Tyler himself was a Division One soccer player. He is also a talented artist, and therefore a kindred spirit. And his story might have been mine - study art in Mexico, travel south, meet Nicaraguan wife, buy property, build hostel, sell small chunk of appreciated land at huge profit, build hotel. He seems like more of an artist than a businessman, and he dreams of filling his hotel with creative people - which is of course where I came in. His proposal to me was: stay as long as you want, go to the beach any time, eat this amazing food, do some work you’re proud of. Hindsight says I should have known I’d be there for over a month. And what a memorable month it was.
As ever, it started with a great mix of people. I enjoyed getting to know Tyler and his fleet of volunteers and employees, and the hotel guests were reliably laid-back and interesting. My days were simple; a bit of work interrupted by frequent dips in the pool, lunch at a quaint, family-run ceviche shack on an empty beach, sunset with a bit of rum, and “family dinner” with all hotel guests and volunteers. There were also daily encounters with at least one of the following: scorpion, howler monkey, wooly opossum, coral snake, ant eater.
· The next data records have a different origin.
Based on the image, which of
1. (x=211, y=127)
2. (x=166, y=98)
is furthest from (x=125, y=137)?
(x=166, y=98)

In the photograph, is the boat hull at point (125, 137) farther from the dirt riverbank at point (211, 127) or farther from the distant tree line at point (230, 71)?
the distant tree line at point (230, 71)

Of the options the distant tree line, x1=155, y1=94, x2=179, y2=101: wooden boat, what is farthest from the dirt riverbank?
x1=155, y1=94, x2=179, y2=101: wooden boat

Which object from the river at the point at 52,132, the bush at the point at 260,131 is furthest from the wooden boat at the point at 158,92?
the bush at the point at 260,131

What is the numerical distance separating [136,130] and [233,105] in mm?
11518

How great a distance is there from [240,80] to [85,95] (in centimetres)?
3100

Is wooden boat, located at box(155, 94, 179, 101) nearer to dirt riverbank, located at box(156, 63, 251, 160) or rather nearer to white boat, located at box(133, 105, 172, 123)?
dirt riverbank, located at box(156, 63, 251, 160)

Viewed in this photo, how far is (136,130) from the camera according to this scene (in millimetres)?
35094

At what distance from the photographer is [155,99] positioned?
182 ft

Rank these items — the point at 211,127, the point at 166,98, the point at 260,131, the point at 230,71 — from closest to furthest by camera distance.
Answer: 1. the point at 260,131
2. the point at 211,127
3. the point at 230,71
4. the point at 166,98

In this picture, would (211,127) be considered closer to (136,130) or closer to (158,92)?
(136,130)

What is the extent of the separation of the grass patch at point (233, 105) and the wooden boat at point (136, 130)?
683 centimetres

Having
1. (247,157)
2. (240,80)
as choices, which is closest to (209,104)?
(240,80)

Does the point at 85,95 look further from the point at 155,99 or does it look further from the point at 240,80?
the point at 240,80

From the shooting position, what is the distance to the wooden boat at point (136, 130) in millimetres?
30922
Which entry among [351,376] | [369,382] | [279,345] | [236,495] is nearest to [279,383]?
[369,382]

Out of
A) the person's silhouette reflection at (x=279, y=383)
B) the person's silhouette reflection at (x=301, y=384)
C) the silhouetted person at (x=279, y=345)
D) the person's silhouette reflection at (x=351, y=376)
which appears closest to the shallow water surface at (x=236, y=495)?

Lastly, a pair of weekly events broke the routine, which had the unexpected effect of a metronome - Taco Tuesday, Pizza Friday, Taco Tuesday, Pizza Friday. Time passed to a beat.
My fifth and final Taco Tuesday was the grand finale. I narrowly won an impossibly competitive putting contest by sinking four 25-yard putts, which was far more exciting than writing about it could ever make it sound. My bounty was a two liter bottle of rum and a handful of friendships forged in competitive fire. The former only survived an hour but produced a wild and memorable night, and the latter earned me an invite to sail up the coast the next day.
Come Wednesday morning, we all half regretted what we’d done with my trophy, and I had to dig deep to find the energy to board a boat full of strangers and booze. I was glad I did - looking east and remembering a month on those beautiful shores was a perfect farewell.